Passage
-*-

Re: GIN improvements part 1: additional information

From: Alexander Korotkov <aekorotkov(at)gmail(dot)com>
To: Heikki Linnakangas <hlinnakangas(at)vmware(dot)com>
Cc: Alvaro Herrera <alvherre(at)2ndquadrant(dot)com>, Tomas Vondra <tv(at)fuzzy(dot)cz>, pgsql-hackers <pgsql-hackers(at)postgresql(dot)org>
Subject: Re: GIN improvements part 1: additional information
Date: 2013-12-18 11:45:00
Message-ID: CAPpHfdvmRhW_rSCo90Hcu+0xBUVvxmtgW0arKRQDbXcDdNANgw@mail.gmail.com
Views: Raw Message | Whole Thread | Download mbox | Resend email
Thread:
Lists: pgsql-hackers

On Tue, Dec 17, 2013 at 2:49 AM, Heikki Linnakangas <hlinnakangas(at)vmware(dot)com
> wrote:

> On 12/17/2013 12:22 AM, Alexander Korotkov wrote:
>
>> On Mon, Dec 16, 2013 at 3:30 PM, Heikki Linnakangas <
>> hlinnakangas(at)vmware(dot)com
>>
>>> wrote:
>>>
>>
>> On 12/12/2013 06:44 PM, Alexander Korotkov wrote:
>>>
>>> When values are packed into small groups, we have to either insert
>>>
>>>> inefficiently encoded value or re-encode whole right part of values.
>>>>
>>>
>>> It would probably be simplest to store newly inserted items uncompressed,
>>> in a separate area in the page. For example, grow the list of
>>> uncompressed
>>> items downwards from pg_upper, and the compressed items upwards from
>>> pg_lower. When the page fills up, re-encode the whole page.

-*-

Stored data
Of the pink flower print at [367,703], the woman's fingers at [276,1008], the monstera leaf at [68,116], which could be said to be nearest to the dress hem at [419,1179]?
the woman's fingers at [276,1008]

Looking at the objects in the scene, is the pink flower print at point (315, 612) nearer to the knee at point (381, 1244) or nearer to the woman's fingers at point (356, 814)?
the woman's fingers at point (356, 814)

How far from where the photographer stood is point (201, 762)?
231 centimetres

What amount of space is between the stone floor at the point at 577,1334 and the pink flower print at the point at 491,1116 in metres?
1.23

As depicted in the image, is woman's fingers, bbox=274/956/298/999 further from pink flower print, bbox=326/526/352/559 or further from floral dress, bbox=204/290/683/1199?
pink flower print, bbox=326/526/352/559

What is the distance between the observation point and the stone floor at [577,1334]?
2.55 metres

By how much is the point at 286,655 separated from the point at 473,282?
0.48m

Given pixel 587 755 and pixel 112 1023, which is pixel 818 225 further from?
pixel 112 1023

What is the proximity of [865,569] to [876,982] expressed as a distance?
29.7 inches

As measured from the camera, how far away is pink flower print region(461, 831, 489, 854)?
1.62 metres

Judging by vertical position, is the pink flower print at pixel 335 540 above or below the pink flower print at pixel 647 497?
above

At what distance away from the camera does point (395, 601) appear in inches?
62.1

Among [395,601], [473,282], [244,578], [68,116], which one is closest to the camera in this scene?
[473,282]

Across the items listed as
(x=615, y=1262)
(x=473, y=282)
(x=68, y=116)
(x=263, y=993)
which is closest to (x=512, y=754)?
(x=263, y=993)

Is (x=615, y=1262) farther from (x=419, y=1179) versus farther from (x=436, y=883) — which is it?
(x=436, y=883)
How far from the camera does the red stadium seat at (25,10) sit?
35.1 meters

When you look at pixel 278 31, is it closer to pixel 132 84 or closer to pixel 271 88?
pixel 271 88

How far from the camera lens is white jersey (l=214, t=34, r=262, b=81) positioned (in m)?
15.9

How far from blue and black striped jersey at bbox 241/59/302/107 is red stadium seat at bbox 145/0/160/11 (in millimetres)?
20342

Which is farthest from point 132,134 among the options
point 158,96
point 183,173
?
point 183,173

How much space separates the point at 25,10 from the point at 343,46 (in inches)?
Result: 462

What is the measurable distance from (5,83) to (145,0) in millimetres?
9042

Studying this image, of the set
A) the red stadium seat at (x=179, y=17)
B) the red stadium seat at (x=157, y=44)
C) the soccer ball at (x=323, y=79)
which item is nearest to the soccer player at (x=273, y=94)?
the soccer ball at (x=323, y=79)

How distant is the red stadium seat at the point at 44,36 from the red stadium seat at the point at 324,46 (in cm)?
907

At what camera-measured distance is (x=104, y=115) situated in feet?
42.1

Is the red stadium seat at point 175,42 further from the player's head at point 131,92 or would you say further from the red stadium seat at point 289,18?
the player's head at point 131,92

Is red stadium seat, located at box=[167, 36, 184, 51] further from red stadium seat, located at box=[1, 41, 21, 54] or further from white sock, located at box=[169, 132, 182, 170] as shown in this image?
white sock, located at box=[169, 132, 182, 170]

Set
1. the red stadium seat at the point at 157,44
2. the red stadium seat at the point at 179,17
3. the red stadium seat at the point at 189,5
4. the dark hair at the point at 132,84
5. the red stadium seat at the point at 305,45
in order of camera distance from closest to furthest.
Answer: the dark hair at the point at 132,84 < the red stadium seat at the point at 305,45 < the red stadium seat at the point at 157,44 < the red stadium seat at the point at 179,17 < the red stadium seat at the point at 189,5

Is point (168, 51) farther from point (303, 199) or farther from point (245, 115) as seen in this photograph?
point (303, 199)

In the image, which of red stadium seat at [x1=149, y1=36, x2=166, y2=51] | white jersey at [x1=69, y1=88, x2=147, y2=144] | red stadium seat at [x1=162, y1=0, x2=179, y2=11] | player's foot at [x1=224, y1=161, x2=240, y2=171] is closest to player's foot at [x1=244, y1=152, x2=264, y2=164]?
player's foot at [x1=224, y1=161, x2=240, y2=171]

-*-

List every person named in the From, To, and Cc lines of the GIN improvements message. You won't need the data for this.

Completed exercise
Alexander Korotkov, Heikki Linnakangas, Alvaro Herrera, Tomas Vondra